What you will do ▸
Can you reproduce the lines of the material from the one with "Worker installing rebar" to the one with "Ein Schlafzimmer mit", leaving the pictures out?

Data for processing ▸
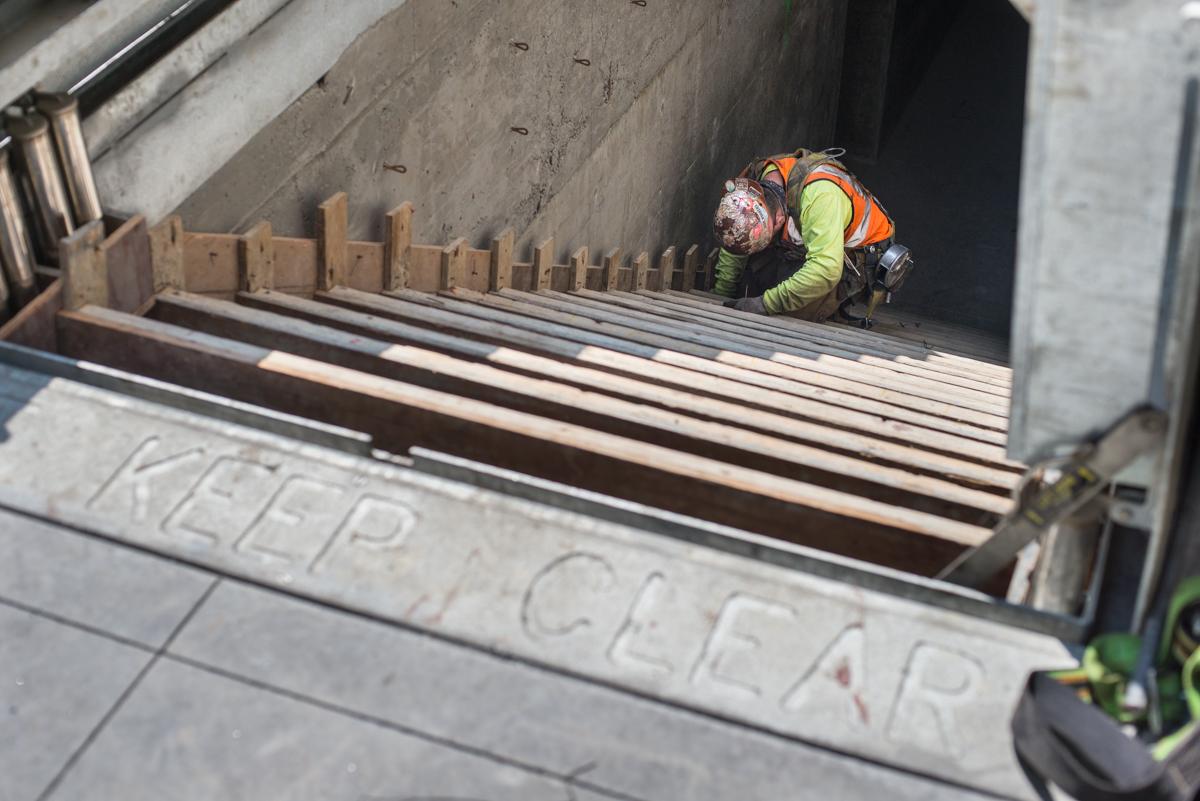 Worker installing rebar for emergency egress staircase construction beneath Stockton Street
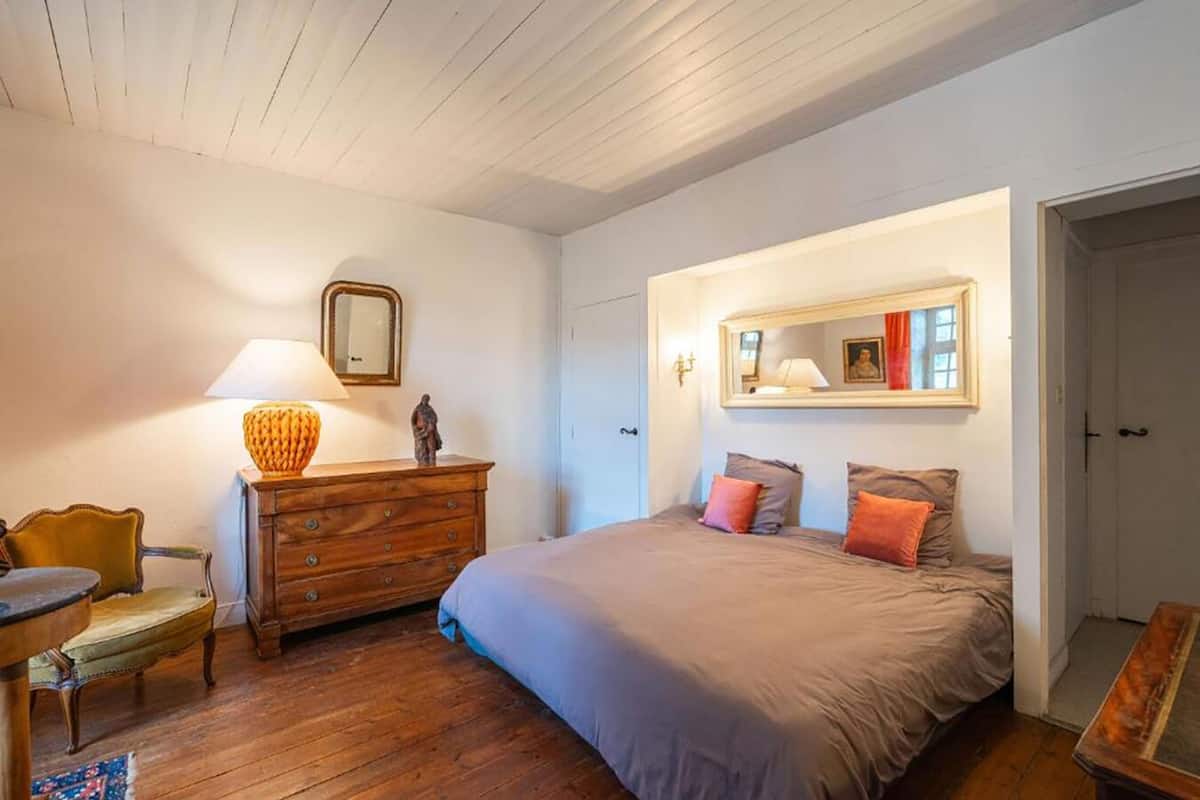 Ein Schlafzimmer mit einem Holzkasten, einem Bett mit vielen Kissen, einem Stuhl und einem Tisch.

---

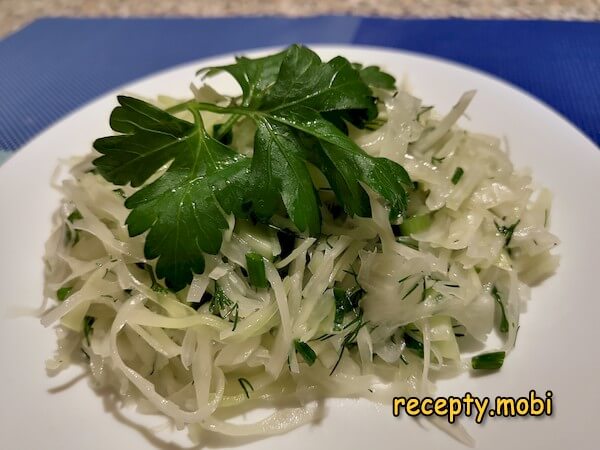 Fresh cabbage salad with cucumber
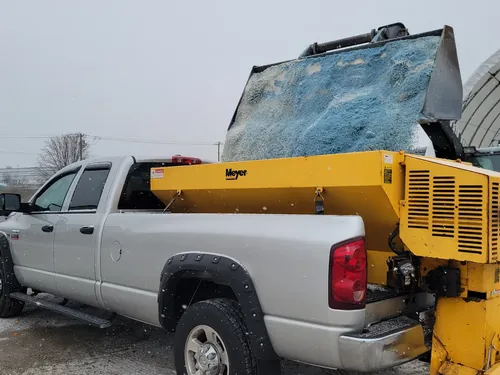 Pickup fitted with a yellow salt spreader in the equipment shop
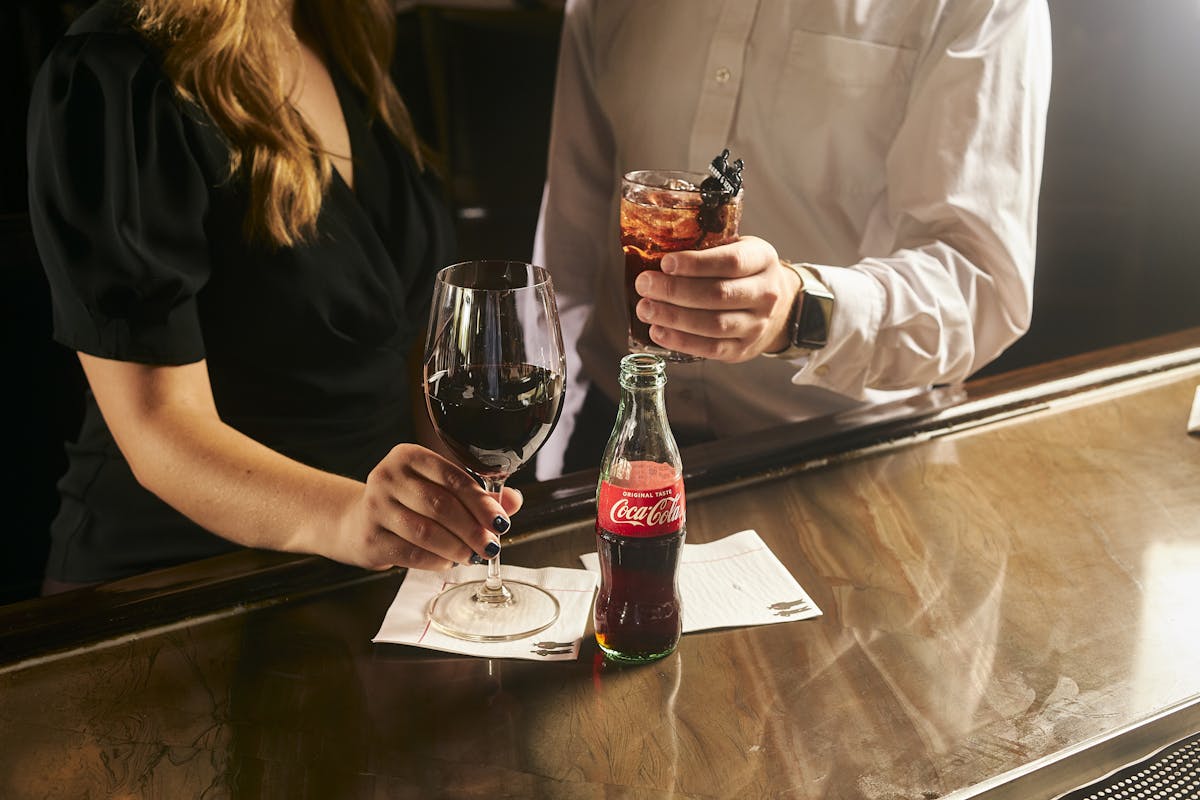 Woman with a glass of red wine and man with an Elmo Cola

...

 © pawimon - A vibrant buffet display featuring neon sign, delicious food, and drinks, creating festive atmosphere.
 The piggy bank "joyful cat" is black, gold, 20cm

Exercise answer ▸
 Worker installing rebar for emergency egress staircase construction beneath Stockton Street
 Ein Schlafzimmer mit einem Holzkasten, einem Bett mit vielen Kissen, einem Stuhl und einem Tisch.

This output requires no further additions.